残業代の未払いを請求される案件では、労働時間の管理が適切にできていないケースが散見されます。
そんなとき、労働者が残業代の計算の根拠として提出してくるのは、労働者が自分で書いた手帳や、家族とのメールのやり取りなどです。
労働者に都合のいいように書かれたり、後日まとめて書かれたりしていて、あまり信用性もないのですが、裁判所としては他に寄って立つべき証拠もないし、ある程度の誤差はやむを得ないと考えているのか、労働者から提出された証拠をそのまま労働時間認定の証拠として採用することがあります。
もっとも、裁判所もまずは、タイムカードがないのかどうかを確認したい様子を見せることが多いようです。
タイムカードを押してから残業する、なんていう会社もありますが(あってはならないのですが)、タイムカードはある程度労働時間を正確に反映していることが多く、頼りになる証拠として扱われます。
特に、会社自身が日常的にタイムカードに基づいて労働時間の管理をしている場合には、裁判になってもタイムカードが有効な立証手段となるのです。
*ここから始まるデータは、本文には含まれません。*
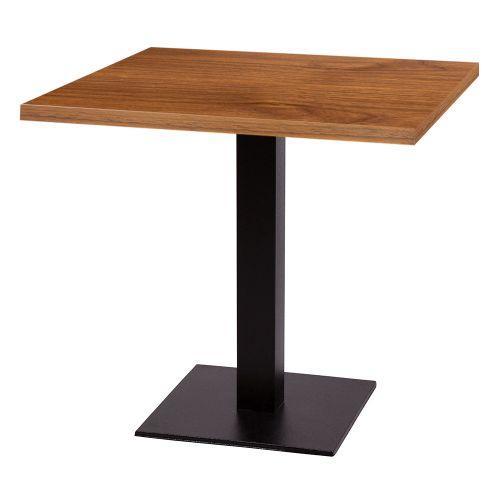 Ferrara Coffee Table (Veneer Top, Square Base)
タイムカードは、機械的に時刻を打刻するものですから、タイムカード機の時刻設定が間違っていなければ、打刻した時刻が出勤又は退勤の時刻であると推定されます。
そのため、その時間内に労働していないと主張する使用者の側において、タイムカードの打刻時刻の正確性を主張して立証しなければなりません。
一方、退勤時刻を打刻した後に再び業務に付いていたような場合には、労働者においてタイムカード打刻後の労働の事実を主張立証する必要がありますが、裁判所は、労働者がタイムカードの打刻時間以外にも労働したことをメモなどに残していた場合には、そのメモ等の証拠をもって労働時間を認定するなど、労働者に有利な判断をすることがあります(東京地判平成14年11月11日ジャパンネットワークサービス事件)。
会社としては、タイムカードで労働時間を管理することが最も明確な証拠となりやすいものの、タイムカード打刻が形式的なもので実態に合致していないようなことがないか、運用の正確性を今一度検証してみることが必要でしょう。